* _WHAT YOU SHOULD DO_:
Write out every line of the items below as a numbered list, skipping the blank lines.

* _RECORDS FOR THIS EXERCISE_:
##############################
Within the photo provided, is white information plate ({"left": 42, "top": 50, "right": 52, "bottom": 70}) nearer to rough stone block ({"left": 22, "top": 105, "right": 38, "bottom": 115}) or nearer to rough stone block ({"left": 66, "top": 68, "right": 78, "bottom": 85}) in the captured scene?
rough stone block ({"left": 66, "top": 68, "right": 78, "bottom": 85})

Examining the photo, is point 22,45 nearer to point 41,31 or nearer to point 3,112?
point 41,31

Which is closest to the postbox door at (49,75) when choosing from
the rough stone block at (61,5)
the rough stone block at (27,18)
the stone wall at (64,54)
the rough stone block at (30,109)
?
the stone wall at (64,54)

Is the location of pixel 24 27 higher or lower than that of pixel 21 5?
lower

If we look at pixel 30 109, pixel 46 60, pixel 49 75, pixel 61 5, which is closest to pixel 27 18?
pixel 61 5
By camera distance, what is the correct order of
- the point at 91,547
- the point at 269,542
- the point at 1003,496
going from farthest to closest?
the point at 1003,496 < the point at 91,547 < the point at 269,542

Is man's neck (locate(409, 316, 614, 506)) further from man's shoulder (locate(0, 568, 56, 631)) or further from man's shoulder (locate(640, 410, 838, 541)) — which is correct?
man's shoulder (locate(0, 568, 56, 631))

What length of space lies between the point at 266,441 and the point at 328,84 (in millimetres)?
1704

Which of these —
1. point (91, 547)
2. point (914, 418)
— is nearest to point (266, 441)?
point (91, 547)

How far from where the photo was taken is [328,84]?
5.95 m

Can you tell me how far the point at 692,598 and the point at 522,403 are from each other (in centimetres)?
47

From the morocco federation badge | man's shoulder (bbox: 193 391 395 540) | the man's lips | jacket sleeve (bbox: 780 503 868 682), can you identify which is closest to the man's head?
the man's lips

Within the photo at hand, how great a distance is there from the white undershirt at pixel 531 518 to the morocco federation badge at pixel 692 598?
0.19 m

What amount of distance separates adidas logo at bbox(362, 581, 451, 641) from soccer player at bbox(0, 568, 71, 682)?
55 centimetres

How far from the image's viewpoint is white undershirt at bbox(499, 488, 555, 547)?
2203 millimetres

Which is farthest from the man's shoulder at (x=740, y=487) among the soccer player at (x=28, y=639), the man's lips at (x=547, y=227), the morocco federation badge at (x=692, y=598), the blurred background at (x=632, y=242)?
##############################
* _THE SOLUTION_:
1. Within the photo provided, is white information plate ({"left": 42, "top": 50, "right": 52, "bottom": 70}) nearer to rough stone block ({"left": 22, "top": 105, "right": 38, "bottom": 115}) or nearer to rough stone block ({"left": 66, "top": 68, "right": 78, "bottom": 85}) in the captured scene?
2. rough stone block ({"left": 66, "top": 68, "right": 78, "bottom": 85})
3. Examining the photo, is point 22,45 nearer to point 41,31 or nearer to point 3,112?
4. point 41,31
5. Which is closest to the postbox door at (49,75) when choosing from
6. the rough stone block at (61,5)
7. the rough stone block at (27,18)
8. the stone wall at (64,54)
9. the rough stone block at (30,109)
10. ?
11. the stone wall at (64,54)
12. Is the location of pixel 24 27 higher or lower than that of pixel 21 5?
13. lower
14. If we look at pixel 30 109, pixel 46 60, pixel 49 75, pixel 61 5, which is closest to pixel 27 18?
15. pixel 61 5
16. By camera distance, what is the correct order of
17. - the point at 91,547
18. - the point at 269,542
19. - the point at 1003,496
20. going from farthest to closest?
21. the point at 1003,496 < the point at 91,547 < the point at 269,542
22. Is man's neck (locate(409, 316, 614, 506)) further from man's shoulder (locate(0, 568, 56, 631)) or further from man's shoulder (locate(640, 410, 838, 541)) — which is correct?
23. man's shoulder (locate(0, 568, 56, 631))
24. What length of space lies between the point at 266,441 and the point at 328,84 (in millimetres)?
25. 1704
26. Which of these —
27. 1. point (91, 547)
28. 2. point (914, 418)
29. — is nearest to point (266, 441)?
30. point (91, 547)
31. How far from where the photo was taken is [328,84]?
32. 5.95 m
33. Can you tell me how far the point at 692,598 and the point at 522,403 are from each other (in centimetres)?
34. 47
35. From the morocco federation badge | man's shoulder (bbox: 193 391 395 540) | the man's lips | jacket sleeve (bbox: 780 503 868 682), can you identify which is closest to the man's head?
36. the man's lips
37. Within the photo at hand, how great a distance is there from the white undershirt at pixel 531 518 to the morocco federation badge at pixel 692 598?
38. 0.19 m
39. What amount of distance separates adidas logo at bbox(362, 581, 451, 641) from soccer player at bbox(0, 568, 71, 682)?
40. 55 centimetres
41. How far from the image's viewpoint is white undershirt at bbox(499, 488, 555, 547)?
42. 2203 millimetres
43. Which is farthest from the man's shoulder at (x=740, y=487) among the soccer player at (x=28, y=639), the man's lips at (x=547, y=227), the morocco federation badge at (x=692, y=598), the blurred background at (x=632, y=242)?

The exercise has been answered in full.